## GIVEN ENTRIES

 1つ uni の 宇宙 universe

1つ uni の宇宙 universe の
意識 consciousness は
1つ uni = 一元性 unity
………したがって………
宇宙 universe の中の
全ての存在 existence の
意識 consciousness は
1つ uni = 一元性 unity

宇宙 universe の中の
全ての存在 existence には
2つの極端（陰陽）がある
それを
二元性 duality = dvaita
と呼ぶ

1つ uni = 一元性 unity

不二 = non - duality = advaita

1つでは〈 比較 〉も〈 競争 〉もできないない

## PROBLEM TO WORK ON
Across the records above, show each line containing the word "universe".

## RESULT
 1つ uni の 宇宙 universe
1つ uni の宇宙 universe の
宇宙 universe の中の
宇宙 universe の中の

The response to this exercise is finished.